Push the http://billy-oneal.com/Canned%20Speeches/speechimages/eset/esetBack.png button.
Push http://billy-oneal.com/Canned%20Speeches/speechimages/eset/esetFinish.png
Please make sure you include the following items in your next post:
The log that was produced after running ESET Online Scanner.
outpouring
2013-04-20, 10:50
sorry it took me so long. I hope your still there.
Good Morning,
All ESET found was that bad file but it was in the Recovery folder in Spybot. Open Spybot and go to Recovery tab, open it and delete everything inside but not the folder itself. Let me know if you where able to do this.
Still with me, how are things running now ?
outpouring
2013-04-28, 00:54
Hi Ken
sorry it took so long to get back to you but my mother board died. Luckily my tech guy had a spare one that worked great for my computer. Just had to update some drivers. Don't know what happened. I guess it was just too old. Anyway, I went into Spybot and clicked on Recovery then selected everything in there and deleted all the selected items. I will run Spybot later to see how everything is. I have an appointment soon and it takes quite a while to do the scan.

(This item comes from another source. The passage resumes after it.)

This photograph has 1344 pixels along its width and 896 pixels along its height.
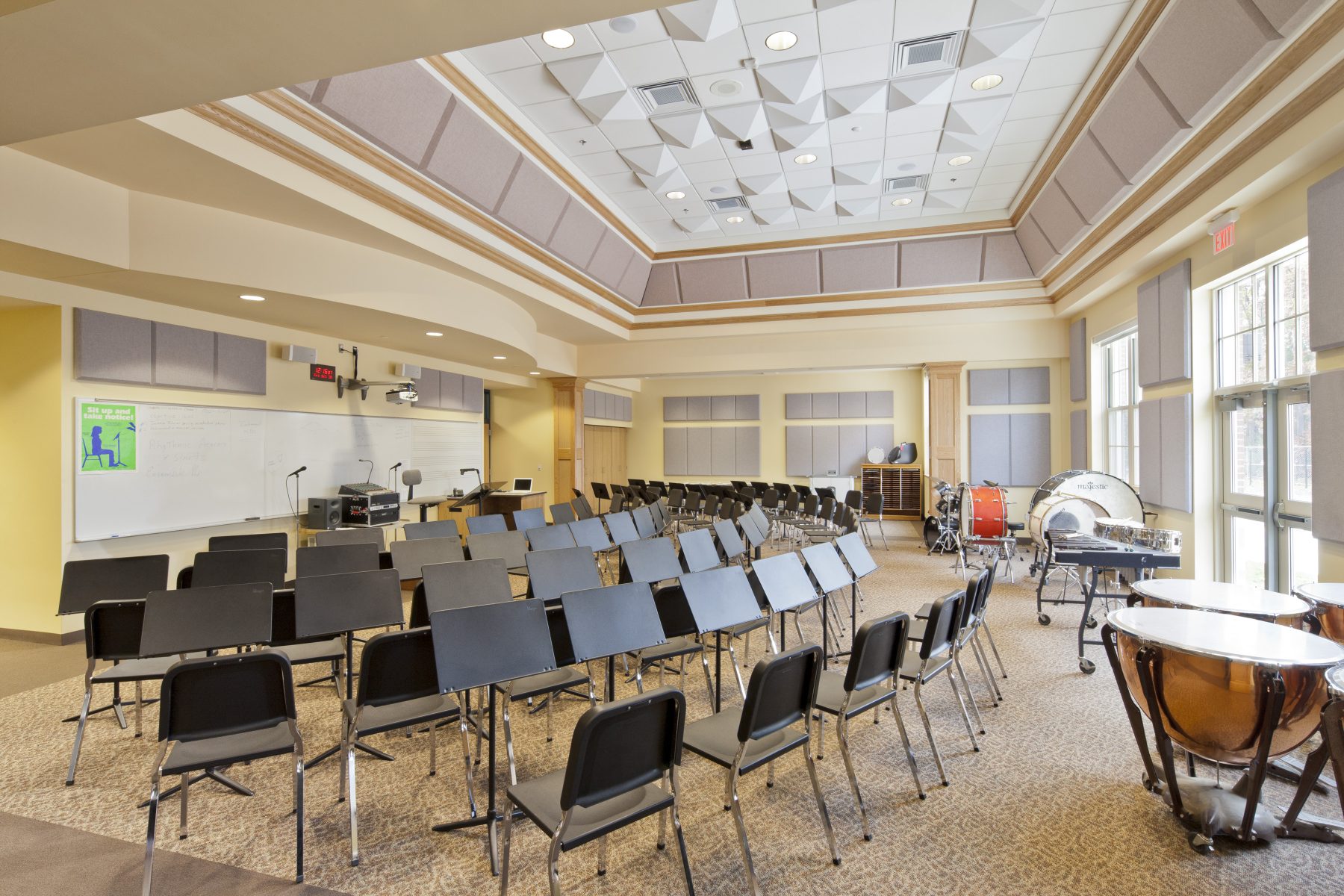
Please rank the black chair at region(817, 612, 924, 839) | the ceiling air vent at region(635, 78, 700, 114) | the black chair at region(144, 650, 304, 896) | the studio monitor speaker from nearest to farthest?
the black chair at region(144, 650, 304, 896), the black chair at region(817, 612, 924, 839), the ceiling air vent at region(635, 78, 700, 114), the studio monitor speaker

I'll let you know how it turns out soon ok.:)
outpouring
2013-04-28, 09:06
Ok I ran the spybot scan and again it showed the incredimail HijackersC: IncrediBar: [SBI $43928D57] Program directory (Directory, nothing done)
C:\Documents and Settings\Authorized User\Local Settings\Temp\ImInstaller\
I even tried to delete the file from the ImInstaller folder, but it still comes back.

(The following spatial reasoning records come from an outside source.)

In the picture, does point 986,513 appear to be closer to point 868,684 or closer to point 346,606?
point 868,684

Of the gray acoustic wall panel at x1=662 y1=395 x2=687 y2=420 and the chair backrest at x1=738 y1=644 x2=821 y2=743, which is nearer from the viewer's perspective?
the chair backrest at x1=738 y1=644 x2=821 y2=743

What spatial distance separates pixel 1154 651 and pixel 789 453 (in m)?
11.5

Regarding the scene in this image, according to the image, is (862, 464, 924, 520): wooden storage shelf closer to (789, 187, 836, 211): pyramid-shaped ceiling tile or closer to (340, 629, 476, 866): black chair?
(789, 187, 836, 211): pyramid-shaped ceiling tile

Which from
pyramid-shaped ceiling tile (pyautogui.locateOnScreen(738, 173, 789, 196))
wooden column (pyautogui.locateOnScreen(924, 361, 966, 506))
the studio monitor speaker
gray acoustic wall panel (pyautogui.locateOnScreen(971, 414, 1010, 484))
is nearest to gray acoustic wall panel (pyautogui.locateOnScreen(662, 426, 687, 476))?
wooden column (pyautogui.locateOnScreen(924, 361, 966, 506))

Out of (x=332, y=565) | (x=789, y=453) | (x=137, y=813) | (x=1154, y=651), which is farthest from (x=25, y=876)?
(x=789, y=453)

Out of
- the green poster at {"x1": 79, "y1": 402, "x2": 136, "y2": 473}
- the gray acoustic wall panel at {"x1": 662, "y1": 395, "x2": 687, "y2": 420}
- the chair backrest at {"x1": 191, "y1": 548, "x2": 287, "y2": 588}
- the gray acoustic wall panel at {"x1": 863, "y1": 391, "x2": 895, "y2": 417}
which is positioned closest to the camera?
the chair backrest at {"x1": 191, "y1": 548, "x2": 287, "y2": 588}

Sorry you had problems, just like cars computers start getting old and things start failing, you never know.
Is incredibar showing up for you to use, your just showing a file in a temp folder.

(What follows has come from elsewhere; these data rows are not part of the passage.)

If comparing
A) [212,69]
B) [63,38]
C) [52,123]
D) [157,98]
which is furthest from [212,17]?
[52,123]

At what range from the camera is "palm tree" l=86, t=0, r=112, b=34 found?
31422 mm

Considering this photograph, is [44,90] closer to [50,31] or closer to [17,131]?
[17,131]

Boot to Safemode and open the temp folder and delete everything inside but not the folder itself.
C:\Documents and Settings\Authorized User\Local Settings\Temp
Still in safemode run this cleaner
Download TFC (http://oldtimer.geekstogo.com/TFC.exe) to your desktop
Close any open windows.
Double click the TFC icon to run the program
TFC will close all open programs itself in order to run,
Click the Start button to begin the process.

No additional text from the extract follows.